--- PAGE EXCERPT ---
-- Opening Marker --
Research has been traditionally viewed as a purely academic undertaking, especially in limited-resource healthcare systems. Clinical trials, the hallmark of medical research, are expensive to perform, and take place primarily in countries which can afford them. Around the world, the blood pressure thresholds for hypertension, or the blood sugar targets for patients with diabetes, are established based on research performed in a handful of countries. There is an implicit assumption that the findings and validity of studies carried out in the US and other Western countries generalize to patients around the world.

This course was created by members of MIT Critical Data, a global consortium that consists of healthcare practitioners, computer scientists, and engineers from academia, industry, and government, that seeks to place data and research at the front and center of healthcare operations.

Big data is proliferating in diverse forms within the healthcare field, not only because of the adoption of electronic health records, but also because of the growing use of wireless technologies for ambulatory monitoring. The world is abuzz with applications of data science in almost every field – commerce, transportation, banking, and more recently, healthcare. These breakthroughs are due to rediscovered algorithms, powerful computers to run them, and most importantly, the availability of bigger and better data to train the algorithms. This course provides an introductory survey of data science tools in healthcare through several hands-on workshops and exercises.

Who this course is aimed at

The most daunting global health issues right now are the result of interconnected crises. In this course, we highlight the importance of a multidisciplinary approach to health data science. It is intended for front-line clinicians and public health practitioners, as well as computer scientists, engineers and social scientists, whose goal is to understand health and disease better using digital data captured in the process of care.
-- Closing Marker --
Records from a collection
-- Opening Marker --
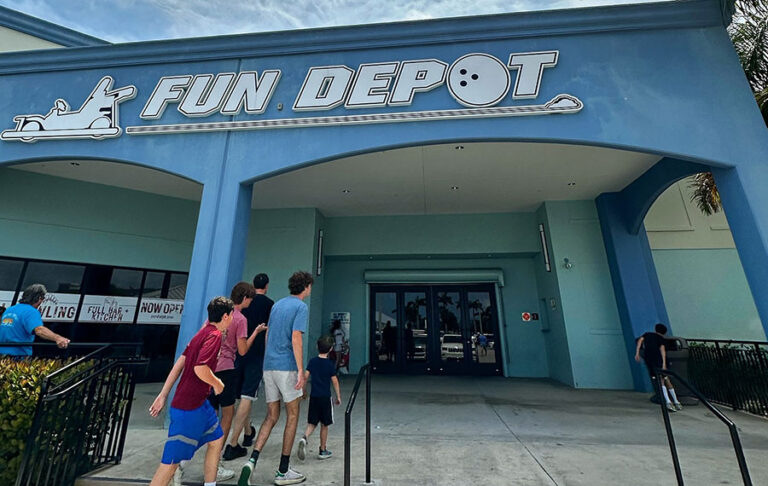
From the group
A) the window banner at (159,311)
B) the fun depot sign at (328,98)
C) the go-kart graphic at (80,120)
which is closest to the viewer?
the fun depot sign at (328,98)

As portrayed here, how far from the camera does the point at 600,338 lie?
8.44 metres

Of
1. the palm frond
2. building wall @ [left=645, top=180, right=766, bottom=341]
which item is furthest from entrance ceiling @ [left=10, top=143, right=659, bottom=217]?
building wall @ [left=645, top=180, right=766, bottom=341]

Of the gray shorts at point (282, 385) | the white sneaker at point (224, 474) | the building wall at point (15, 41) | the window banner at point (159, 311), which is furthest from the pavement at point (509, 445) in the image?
the building wall at point (15, 41)

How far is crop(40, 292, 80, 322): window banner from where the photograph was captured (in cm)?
783

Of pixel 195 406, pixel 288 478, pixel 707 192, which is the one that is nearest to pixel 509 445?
pixel 288 478

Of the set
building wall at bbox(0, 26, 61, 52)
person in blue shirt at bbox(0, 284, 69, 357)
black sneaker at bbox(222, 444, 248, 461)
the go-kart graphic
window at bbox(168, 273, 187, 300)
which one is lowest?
black sneaker at bbox(222, 444, 248, 461)

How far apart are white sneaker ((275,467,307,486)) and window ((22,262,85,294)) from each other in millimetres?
8161

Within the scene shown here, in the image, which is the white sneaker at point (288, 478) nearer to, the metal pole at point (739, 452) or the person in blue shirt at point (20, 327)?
the person in blue shirt at point (20, 327)

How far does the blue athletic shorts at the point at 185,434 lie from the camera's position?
257cm

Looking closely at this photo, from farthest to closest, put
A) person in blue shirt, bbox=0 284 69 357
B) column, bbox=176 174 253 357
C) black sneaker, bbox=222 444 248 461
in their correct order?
column, bbox=176 174 253 357 → person in blue shirt, bbox=0 284 69 357 → black sneaker, bbox=222 444 248 461

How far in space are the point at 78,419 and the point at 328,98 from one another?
17.8ft

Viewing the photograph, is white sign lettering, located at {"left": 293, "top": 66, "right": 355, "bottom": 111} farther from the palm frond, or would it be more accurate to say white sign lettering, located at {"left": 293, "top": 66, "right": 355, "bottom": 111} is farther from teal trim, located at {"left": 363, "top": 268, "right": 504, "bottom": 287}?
the palm frond

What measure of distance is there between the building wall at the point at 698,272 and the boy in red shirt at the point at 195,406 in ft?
35.0

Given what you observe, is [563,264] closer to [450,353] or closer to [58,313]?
[450,353]
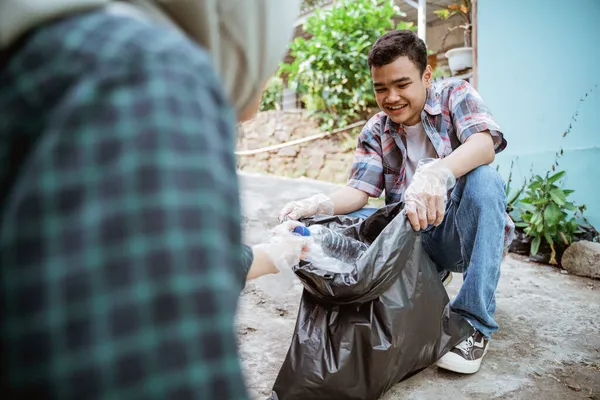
-- Closing Marker --
--- EXPLORE THE MATERIAL ---
• a. Translate this sentence from the course description into Spanish: "This course provides an introductory survey of data science tools in healthcare through several hands-on workshops and exercises."
• b. List every group of people the course description says the course is intended for.
• c. Please echo the part of the course description starting with "Research has been" and going on through "around the world.".
The records are separate material with no connection to the course description.

--- TASK-BY-TASK SOLUTIONS ---
• a. Este curso ofrece una introducción general a las herramientas de ciencia de datos en la atención médica mediante varios talleres y ejercicios prácticos.

• b.
- Front-line clinicians
- Public health practitioners
- Computer scientists
- Engineers
- Social scientists

• c.
Research has been traditionally viewed as a purely academic undertaking, especially in limited-resource healthcare systems. Clinical trials, the hallmark of medical research, are expensive to perform, and take place primarily in countries which can afford them. Around the world, the blood pressure thresholds for hypertension, or the blood sugar targets for patients with diabetes, are established based on research performed in a handful of countries. There is an implicit assumption that the findings and validity of studies carried out in the US and other Western countries generalize to patients around the world.